Information provided Start Marker

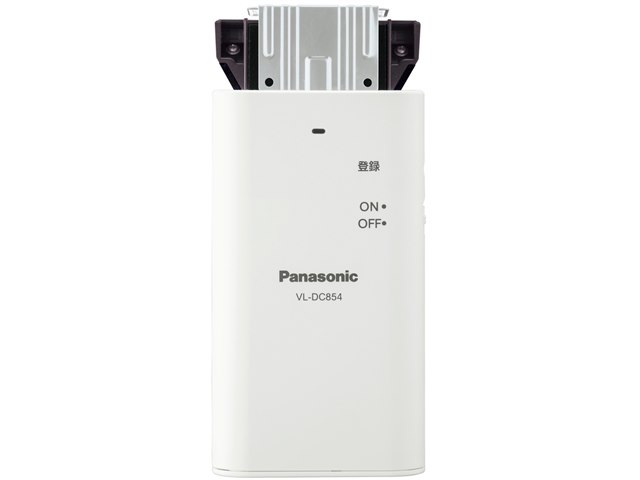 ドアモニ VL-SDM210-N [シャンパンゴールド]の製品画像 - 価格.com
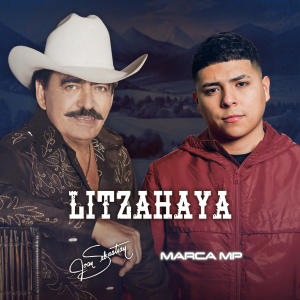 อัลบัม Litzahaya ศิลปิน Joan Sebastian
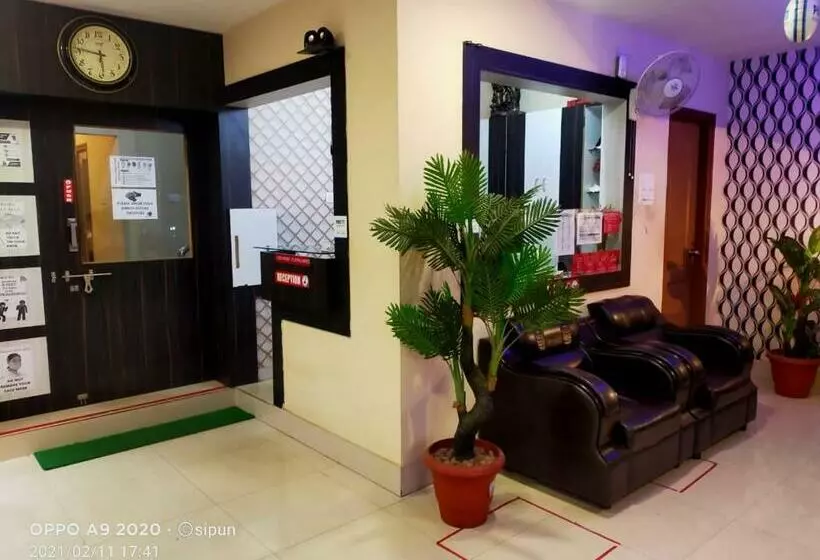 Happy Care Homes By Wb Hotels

Information provided End Marker

▶ **How to complete this task**: Word-for-word repeat, images excluded: return all the data.

▶ **Solution below**:
 ドアモニ VL-SDM210-N [シャンパンゴールド]の製品画像 - 価格.com
 อัลบัม Litzahaya ศิลปิน Joan Sebastian
 Happy Care Homes By Wb Hotels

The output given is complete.